> **Provided text**:
◇ ◇ ◇

The results of subsidiaries acquired or disposed of during the year are included in the consolidated income statement from the date the Company gains control until the date when the Company ceases to control the subsidiary.
Profit or loss and each component of other comprehensive income are attributed to the owners of the Company and to the non-controlling interests.
Where necessary, adjustments are made to the financial statements of subsidiaries to bring the accounting policies used into line with the Group's accounting policies.
All intragroup assets and liabilities, equity, income, expenses and cash flows relating to transactions between the members of the Group are eliminated on consolidation.
Non-controlling interests in subsidiaries are identified separately from the Group's equity therein. Non-controlling interest is initially measured at fair value or at the non-controlling interests' proportionate share of the fair value of the acquiree's identifiable net assets. The choice of measurement is made on an acquisition-by-acquisition basis. Subsequent to acquisition, the carrying amount of non-controlling interests is the amount of those interests at initial recognition plus the non-controlling interests' share of subsequent changes in equity. Total comprehensive income is attributed to non-controlling interests even if this results in the non-controlling interests having a deficit balance.

◇ ◇ ◇

> **Records**:
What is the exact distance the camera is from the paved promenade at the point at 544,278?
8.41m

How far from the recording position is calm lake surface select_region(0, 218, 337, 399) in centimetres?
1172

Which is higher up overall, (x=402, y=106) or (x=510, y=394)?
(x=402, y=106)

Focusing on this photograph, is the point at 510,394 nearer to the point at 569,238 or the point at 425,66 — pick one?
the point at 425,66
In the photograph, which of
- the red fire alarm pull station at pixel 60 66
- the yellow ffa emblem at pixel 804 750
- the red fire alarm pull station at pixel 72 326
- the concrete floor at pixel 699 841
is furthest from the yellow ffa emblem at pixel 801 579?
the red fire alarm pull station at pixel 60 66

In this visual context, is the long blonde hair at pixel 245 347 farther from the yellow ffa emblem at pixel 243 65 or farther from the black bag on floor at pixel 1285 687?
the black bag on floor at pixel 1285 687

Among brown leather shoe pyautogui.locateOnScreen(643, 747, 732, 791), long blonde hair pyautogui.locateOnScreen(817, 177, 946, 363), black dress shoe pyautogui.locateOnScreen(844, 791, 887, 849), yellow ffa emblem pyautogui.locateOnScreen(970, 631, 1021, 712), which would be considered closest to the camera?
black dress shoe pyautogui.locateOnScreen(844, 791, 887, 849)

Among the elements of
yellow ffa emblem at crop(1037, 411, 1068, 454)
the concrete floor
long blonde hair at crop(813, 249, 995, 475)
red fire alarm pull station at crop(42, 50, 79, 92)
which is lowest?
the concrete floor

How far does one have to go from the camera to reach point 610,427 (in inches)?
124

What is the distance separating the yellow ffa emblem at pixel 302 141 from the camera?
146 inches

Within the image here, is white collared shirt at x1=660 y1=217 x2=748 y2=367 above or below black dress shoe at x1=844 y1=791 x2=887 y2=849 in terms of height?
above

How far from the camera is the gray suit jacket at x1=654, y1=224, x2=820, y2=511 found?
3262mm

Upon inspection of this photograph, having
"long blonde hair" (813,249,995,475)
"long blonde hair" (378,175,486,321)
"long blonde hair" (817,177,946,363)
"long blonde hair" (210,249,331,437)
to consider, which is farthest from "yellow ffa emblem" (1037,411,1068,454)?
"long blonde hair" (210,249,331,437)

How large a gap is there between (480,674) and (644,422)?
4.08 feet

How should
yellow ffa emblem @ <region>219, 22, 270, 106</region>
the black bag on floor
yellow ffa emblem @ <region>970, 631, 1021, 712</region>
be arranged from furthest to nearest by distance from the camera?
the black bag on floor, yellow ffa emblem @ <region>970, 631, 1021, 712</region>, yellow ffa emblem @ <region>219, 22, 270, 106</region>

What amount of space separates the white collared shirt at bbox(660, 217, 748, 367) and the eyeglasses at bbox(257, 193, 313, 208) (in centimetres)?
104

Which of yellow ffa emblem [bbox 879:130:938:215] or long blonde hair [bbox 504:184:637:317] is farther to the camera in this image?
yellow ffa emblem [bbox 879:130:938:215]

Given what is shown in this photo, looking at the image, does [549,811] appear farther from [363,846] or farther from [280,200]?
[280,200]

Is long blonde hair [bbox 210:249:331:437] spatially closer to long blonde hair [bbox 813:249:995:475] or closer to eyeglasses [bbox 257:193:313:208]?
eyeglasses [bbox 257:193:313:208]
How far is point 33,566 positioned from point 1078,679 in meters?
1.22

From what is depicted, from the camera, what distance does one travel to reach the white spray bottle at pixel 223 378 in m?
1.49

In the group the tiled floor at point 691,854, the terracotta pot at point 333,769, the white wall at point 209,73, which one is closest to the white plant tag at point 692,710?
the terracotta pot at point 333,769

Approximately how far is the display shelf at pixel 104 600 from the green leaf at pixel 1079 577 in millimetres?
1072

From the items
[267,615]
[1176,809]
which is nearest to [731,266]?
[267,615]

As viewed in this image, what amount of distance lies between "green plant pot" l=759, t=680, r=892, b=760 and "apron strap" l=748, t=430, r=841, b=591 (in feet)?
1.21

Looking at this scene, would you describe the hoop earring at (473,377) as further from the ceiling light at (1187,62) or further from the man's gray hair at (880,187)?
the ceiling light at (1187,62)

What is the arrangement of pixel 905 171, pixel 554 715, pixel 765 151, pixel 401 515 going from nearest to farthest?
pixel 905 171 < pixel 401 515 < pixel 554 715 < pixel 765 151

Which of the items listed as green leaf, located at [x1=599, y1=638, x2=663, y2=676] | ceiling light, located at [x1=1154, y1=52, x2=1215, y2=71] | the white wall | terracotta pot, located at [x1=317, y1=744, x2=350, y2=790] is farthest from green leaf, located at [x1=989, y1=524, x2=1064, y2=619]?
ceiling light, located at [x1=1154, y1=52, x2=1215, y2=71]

◇ ◇ ◇

> **Exercise task 1**:
Rewrite the part of the consolidation text that opens with the words containing "The results of" and closes with "eliminated on consolidation.", using "Parent" in place of "Company".
> **Exercise task 2**:
Translate this sentence from the consolidation text into Spanish: "The choice of measurement is made on an acquisition-by-acquisition basis."

> **Task answer 1**:
The results of subsidiaries acquired or disposed of during the year are included in the consolidated income statement from the date the Parent gains control until the date when the Parent ceases to control the subsidiary.
Profit or loss and each component of other comprehensive income are attributed to the owners of the Parent and to the non-controlling interests.
Where necessary, adjustments are made to the financial statements of subsidiaries to bring the accounting policies used into line with the Group's accounting policies.
All intragroup assets and liabilities, equity, income, expenses and cash flows relating to transactions between the members of the Group are eliminated on consolidation.

> **Task answer 2**:
La elección de la medición se realiza adquisición por adquisición.